To allow us to continue achieving high levels of milk from forage – which currently sits around 4,000 litres/cow/year – producing a higher volume of silage while maintaining quality is therefore the current focus.

Early planning is key

Planning which fields are put-up for silage happens well in advance and we need to ensure we have a sufficient acreage to produce enough quality forage for our entire herd throughout the housed period, plus a little bit beyond as a contingency. We aim to include an even and consistent area of newly seeded leys, second year leys, and older silage fields, to balance silage quantity and quality.

Sheep are taken off the silage ground as early as possible, by mid-March at the latest – this is achievable with our February lambing ewes. However, if the grazing ground isn’t sufficient for the flock to move onto at this point in time, we will sacrifice one or two silage leys from the first cut. These fields would then be cut alongside second-cut.

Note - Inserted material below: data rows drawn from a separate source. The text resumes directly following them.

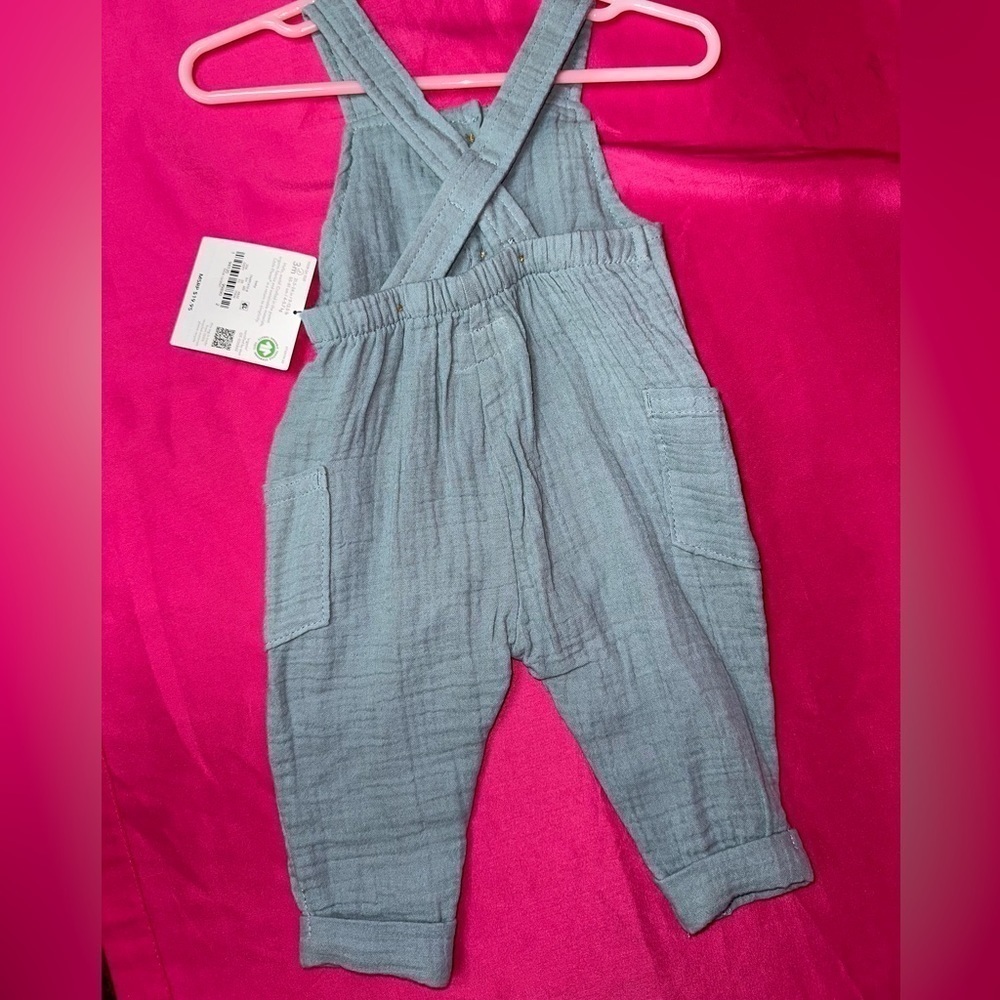 Organic cotton romper - Picture 2 of 4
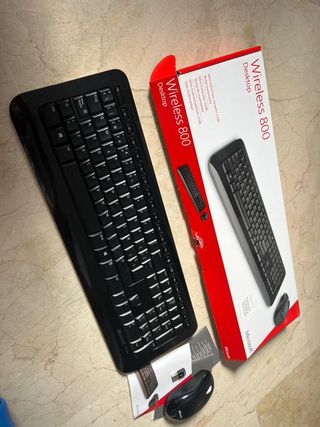 Teclado y raton inalambrico 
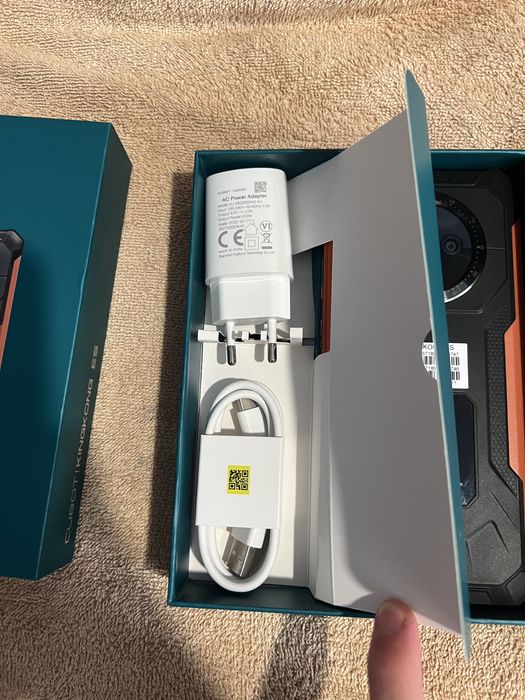 Новий захищений/військовий смартфон! Cubot Kingkong ES 6/128gb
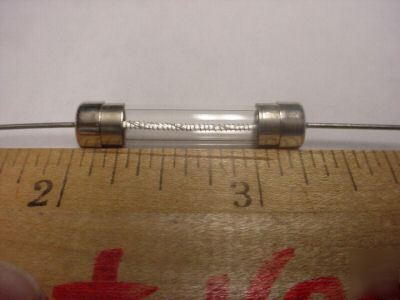 8 amp 3AG slo-blo axial fuse 315 008 (qty 50 ea)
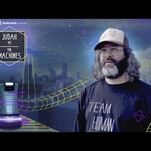 Watch Judah Friedlander explore our terrifying, robot-filled future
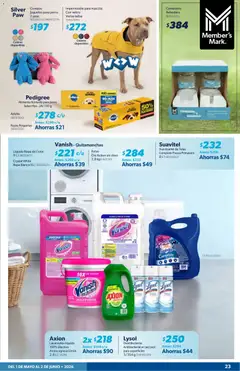Vista previa de Sam's Club catálogo, nuevo folleto de la tienda, válido en México a partir del 01.05.2026 | Página: 23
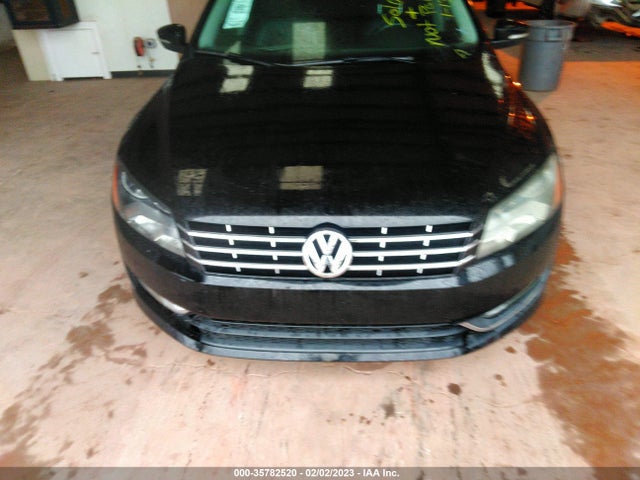 2014 VOLKSWAGEN PASSAT TDI SEL PREMIUM VIN: 1VWCN7A30EC068835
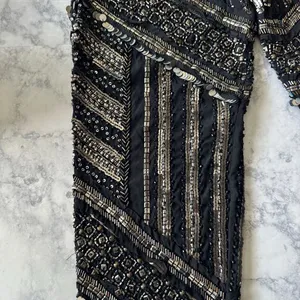 Calypso St. Barth Sequin Embellished Silk Jogger Pants thumbnail 11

Timing of fertiliser application is crucial to our system and nitrogen is applied as soon as ground conditions permit, according to the estimated number of days until harvest. Broadly speaking, we work on the basis of 2.5kg N/ha/day being used, although consideration is given to soil nitrogen supply and other organic manures.

Pre-cut testing

We follow Lallemand’s Opticut system, which takes a planned approach to maximising the quality and quantity of grass silage throughout the growing season to fit our specific feeding scenario and amount of forage required. Regular pre-cut testing is a crucial part of this approach. We begin pre-cut testing four weeks in advance of the anticipated first-cut and this allows us to understand how the crop is growing and developing, and to plan ahead for optimal cutting time.

Early pre-cut tests – taken mid to late March – don’t show an awful lot due to conditions having been cold and exceptionally wet, and sward growth subsequently very slow. We will test again in early April and continue to monitor grass quality closely.

Meanwhile, every member of the silage making team will be on standby, to ensure as soon as the results show the grass is ready and the weather is right, cutting can commence.

Pre-cut Grass testing results

Using an inoculant


The use of an inoculant is an integral part of the ensiling process to help minimise nutrient losses and guard against extremes of weather. It’s been a challenging growing season so far this year and due to the variability of our crops between fields and across our farms, I feel that we cannot afford to make silage without an inoculant.

We will once again be using an inoculant from the Magniva range, which we have found to be extremely high quality and very cost-effective. The Magniva range is widely endorsed across the industry and has proven scientific backing which we really value.

Far from just supplying an inoculant, Lallemand Animal Nutrition has become an integral member of our silage making team and help us with all stages of the silage making process to ensure we reach of our goals.

This includes everything from advice in the lead-up to mowing each cut and analysing the pre-cut grass samples, to variety selection when planting new silage leys and managing silage stocks within the clamp. We have been working with Lallemand Animal Nutrition for over five years and they really have been instrumental in our drive to increase milk from forage.